Indigenous communities have, on several occasions, requested protection from the IACHR, due to the fact that there is “no political will from the state to ensure those rights,” Corisepa said.

According to Survival International, an indigenous rights activist organization, the majority of isolated indigenous communities are in South America.

These communities are at risk of extinction from disease and losing their lands, Survival International said in a statement.

“Oil workers and illegal loggers are invading their land and bringing disease,” the group added. “They won’t survive unless this stops.”

One of the communities in most danger of disappearing, according to Survival International, is the Awá, comprising a few hundred members in northeastern Brazil. It is considered one of the last nomadic hunter-gatherer communities in the world. They depend on the forest for survival, and could die off if illegal loggers continue destroying their habitat.

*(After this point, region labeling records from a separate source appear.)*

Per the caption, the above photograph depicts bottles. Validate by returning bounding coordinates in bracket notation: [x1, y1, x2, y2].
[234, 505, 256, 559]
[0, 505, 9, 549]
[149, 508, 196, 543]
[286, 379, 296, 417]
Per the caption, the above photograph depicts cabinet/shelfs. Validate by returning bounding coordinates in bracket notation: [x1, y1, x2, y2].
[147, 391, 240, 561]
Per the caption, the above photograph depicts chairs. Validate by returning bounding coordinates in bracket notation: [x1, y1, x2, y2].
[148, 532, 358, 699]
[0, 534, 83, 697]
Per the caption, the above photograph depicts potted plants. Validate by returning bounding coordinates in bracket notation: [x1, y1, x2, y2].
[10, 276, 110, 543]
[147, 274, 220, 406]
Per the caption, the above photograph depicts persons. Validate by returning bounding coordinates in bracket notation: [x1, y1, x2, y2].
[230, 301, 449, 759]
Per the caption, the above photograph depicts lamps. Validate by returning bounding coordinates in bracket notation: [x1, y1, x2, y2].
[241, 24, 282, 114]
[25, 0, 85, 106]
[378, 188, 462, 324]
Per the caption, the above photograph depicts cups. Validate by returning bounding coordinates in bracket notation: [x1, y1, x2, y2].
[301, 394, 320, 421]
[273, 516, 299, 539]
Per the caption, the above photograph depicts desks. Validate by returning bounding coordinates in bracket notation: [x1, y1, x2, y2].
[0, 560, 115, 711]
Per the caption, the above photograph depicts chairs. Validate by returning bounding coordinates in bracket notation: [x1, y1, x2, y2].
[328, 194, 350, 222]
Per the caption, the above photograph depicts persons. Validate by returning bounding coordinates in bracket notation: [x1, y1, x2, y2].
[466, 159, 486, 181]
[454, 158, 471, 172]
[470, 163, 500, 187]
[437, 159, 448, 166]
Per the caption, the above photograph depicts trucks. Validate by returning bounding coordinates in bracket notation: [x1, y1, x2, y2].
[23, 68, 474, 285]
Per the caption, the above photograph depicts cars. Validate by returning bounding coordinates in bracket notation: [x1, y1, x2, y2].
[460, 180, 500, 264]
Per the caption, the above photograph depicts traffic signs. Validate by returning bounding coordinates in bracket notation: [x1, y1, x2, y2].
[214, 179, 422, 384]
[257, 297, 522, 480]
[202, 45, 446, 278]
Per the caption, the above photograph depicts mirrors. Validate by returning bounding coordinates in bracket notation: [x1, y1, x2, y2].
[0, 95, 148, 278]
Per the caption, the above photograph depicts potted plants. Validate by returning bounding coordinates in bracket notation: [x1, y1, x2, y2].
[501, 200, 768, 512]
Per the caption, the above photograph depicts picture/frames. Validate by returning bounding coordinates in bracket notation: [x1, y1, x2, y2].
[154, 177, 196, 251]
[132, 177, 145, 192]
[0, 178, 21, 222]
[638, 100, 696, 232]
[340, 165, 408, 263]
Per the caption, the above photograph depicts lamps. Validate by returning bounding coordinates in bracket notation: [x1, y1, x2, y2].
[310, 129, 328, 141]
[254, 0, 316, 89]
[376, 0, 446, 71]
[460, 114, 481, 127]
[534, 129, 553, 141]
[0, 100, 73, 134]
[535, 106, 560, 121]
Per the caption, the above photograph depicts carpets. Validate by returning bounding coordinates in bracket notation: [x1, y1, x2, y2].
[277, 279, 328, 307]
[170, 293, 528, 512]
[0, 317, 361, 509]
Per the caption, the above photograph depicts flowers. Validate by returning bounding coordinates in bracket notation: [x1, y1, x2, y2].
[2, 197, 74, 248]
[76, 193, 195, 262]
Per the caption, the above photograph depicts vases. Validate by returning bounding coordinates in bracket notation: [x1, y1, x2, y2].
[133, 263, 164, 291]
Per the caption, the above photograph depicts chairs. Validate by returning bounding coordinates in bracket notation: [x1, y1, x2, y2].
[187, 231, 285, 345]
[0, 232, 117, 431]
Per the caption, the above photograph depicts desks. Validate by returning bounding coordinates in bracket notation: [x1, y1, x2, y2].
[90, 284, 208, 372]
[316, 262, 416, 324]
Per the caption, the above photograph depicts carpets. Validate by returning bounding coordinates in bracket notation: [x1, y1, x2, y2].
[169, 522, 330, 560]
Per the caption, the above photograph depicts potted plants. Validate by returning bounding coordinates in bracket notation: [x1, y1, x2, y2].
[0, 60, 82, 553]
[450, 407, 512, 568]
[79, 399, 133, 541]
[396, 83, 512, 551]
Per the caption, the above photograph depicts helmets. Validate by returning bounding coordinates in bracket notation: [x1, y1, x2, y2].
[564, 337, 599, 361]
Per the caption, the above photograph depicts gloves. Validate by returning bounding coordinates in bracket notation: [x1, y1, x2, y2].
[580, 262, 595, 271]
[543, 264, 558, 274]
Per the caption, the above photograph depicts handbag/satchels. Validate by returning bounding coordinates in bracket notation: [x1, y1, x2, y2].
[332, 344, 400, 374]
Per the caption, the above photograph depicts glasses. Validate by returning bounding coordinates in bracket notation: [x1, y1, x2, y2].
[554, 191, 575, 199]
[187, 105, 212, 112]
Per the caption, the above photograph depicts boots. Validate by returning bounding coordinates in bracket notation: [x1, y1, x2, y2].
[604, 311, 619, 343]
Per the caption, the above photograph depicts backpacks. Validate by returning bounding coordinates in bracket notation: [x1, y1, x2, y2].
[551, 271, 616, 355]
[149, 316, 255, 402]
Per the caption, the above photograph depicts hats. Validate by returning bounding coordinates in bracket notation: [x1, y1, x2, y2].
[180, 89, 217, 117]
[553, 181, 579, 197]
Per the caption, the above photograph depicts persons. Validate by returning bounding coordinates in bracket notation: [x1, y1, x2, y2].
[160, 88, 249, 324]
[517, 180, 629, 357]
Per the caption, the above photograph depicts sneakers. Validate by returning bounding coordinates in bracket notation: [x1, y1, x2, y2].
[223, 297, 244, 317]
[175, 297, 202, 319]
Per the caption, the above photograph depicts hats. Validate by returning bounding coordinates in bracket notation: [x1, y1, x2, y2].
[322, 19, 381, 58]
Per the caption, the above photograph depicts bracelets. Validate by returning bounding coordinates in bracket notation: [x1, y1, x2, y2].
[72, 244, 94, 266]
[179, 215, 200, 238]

Survival’s director, Stephen Corry, said in March that “the Awá are the world’s most threatened tribe. If their rights are not protected, they’ll only exist in the pages of history books.” He made the statement ahead of the April launch of a campaign to bring attention to the issue and to demand from the Brazilian government protection for this indigenous Amazonian population of about 360 people, of whom about 100 haven’t had contact with the outside world.

Other isolated tribes at risk of extinction are the Nukak Maku in Colombia, the Tagaeri-Taromemane in Ecuador, the Ayoreo-Totobiegosode in Paraguay, and the Murunahua in Perú.